Mehmet Metiner Yeni Şafak Gazetesi

Türkiye Yüzyılı İçin Birlik Projesi

Demokrasi ve Birlik Derneği (DEMBİR DER), Türk-Kürt kardeşliği ekseninde bir büyük millet tasavvurunu kuvveden fiile geçirmek için Türk ve Kürt arkadaşlarımızın bir araya gelerek kurmuş olduğu bir dernek. Dernek adından da anlaşılacağı üzere iki şeye çok büyük önem veriyor: Demokrasi ve Birlik. Genel Başkanlığını yapmaktan onur duyduğum DEMBİR DER’in demokrasi anlayışı çok net: Herkesin kendi farklılığıyla birlikte kendini özgürce geliştirebilmesi. Hiç kimsenin bir diğerinden daha imtiyazlı addedilmemesi.

25 Şubat 2025 | 60 okunma

https://w.soundcloud.com/player/?url=https%3A//api.soundcloud.com/trac

Demokrasi ve Birlik Derneği (DEMBİR DER), Türk-Kürt kardeşliği ekseninde bir büyük millet tasavvurunu kuvveden fiile geçirmek için Türk ve Kürt arkadaşlarımızın bir araya gelerek kurmuş olduğu bir dernek.

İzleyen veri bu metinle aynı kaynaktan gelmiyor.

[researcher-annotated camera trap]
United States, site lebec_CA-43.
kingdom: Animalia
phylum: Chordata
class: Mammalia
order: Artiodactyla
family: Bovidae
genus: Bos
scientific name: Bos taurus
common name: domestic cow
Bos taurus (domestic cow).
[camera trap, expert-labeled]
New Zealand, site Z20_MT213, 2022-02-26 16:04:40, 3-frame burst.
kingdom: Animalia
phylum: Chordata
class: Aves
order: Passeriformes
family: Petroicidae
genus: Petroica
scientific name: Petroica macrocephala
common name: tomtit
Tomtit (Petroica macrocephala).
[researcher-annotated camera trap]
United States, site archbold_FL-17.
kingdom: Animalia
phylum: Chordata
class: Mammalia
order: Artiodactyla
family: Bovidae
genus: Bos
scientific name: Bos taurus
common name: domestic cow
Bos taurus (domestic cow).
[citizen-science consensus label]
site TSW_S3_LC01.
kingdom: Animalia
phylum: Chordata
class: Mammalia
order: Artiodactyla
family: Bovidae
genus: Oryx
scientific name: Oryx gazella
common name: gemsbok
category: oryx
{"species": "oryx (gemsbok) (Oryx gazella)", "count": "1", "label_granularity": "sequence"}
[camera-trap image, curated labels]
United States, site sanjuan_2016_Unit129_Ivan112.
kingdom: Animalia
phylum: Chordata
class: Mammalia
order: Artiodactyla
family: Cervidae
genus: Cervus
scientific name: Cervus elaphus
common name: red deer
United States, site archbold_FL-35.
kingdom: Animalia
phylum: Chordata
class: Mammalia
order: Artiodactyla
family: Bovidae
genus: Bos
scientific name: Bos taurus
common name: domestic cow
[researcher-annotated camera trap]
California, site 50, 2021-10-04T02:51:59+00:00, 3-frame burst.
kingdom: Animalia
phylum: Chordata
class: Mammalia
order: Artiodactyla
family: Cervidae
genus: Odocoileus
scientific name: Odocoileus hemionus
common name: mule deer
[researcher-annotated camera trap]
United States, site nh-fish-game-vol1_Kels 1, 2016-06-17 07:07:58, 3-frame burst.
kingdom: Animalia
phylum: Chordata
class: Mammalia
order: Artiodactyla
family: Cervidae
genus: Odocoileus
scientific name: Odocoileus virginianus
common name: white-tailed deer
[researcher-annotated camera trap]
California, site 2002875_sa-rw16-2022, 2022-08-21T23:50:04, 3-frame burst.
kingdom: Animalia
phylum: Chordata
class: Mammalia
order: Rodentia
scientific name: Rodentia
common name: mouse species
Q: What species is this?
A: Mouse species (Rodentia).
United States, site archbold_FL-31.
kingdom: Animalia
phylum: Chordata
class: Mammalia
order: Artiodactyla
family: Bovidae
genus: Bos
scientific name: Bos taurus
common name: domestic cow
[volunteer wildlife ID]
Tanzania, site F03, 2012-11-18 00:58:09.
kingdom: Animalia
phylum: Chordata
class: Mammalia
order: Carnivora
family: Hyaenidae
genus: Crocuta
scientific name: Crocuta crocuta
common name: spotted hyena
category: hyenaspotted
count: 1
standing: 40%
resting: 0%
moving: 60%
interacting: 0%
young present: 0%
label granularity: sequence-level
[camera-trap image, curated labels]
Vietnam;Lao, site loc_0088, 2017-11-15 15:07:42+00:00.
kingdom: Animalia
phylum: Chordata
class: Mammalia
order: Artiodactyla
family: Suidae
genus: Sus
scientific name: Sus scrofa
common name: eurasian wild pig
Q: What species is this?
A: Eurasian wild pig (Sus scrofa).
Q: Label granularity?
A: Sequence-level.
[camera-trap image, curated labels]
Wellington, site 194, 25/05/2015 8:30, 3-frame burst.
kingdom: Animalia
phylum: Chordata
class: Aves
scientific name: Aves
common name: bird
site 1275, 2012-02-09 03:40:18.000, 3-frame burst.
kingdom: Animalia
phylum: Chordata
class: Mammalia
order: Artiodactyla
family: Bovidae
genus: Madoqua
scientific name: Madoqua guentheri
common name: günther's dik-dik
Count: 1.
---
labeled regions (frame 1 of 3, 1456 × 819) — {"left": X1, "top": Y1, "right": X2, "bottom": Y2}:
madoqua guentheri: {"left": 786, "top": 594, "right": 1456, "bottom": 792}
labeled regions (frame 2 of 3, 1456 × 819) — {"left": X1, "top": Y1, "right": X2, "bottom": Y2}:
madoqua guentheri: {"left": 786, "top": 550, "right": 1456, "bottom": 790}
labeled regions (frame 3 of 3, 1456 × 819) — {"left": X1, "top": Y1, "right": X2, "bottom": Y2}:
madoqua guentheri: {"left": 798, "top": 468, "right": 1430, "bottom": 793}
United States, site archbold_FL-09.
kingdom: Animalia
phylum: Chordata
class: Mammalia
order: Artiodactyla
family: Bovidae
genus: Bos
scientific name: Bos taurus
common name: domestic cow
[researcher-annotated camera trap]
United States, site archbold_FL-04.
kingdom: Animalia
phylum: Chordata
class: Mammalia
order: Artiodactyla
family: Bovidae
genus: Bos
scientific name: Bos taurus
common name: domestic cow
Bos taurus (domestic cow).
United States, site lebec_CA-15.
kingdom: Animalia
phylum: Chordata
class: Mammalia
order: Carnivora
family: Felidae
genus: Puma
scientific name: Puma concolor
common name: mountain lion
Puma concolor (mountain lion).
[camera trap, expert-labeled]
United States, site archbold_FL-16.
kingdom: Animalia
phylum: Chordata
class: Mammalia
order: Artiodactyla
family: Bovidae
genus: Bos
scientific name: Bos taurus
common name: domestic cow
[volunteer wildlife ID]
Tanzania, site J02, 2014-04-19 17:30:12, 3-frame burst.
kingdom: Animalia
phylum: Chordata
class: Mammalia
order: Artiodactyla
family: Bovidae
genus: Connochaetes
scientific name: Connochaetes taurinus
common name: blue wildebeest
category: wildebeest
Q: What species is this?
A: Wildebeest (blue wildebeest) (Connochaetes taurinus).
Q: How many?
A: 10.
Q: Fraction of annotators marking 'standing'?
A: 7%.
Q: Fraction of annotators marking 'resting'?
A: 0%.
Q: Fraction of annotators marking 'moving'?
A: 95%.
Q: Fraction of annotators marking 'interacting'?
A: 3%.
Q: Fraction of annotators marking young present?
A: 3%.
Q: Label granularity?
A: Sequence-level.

Dernek adından da anlaşılacağı üzere iki şeye çok büyük önem veriyor: Demokrasi ve Birlik.

Genel Başkanlığını yapmaktan onur duyduğum DEMBİR DER’in demokrasi anlayışı çok net: Herkesin kendi farklılığıyla birlikte kendini özgürce geliştirebilmesi. Hiç kimsenin bir diğerinden daha imtiyazlı addedilmemesi. Herkesin özgürce konuşabilmesi ve yaşayabilmesi.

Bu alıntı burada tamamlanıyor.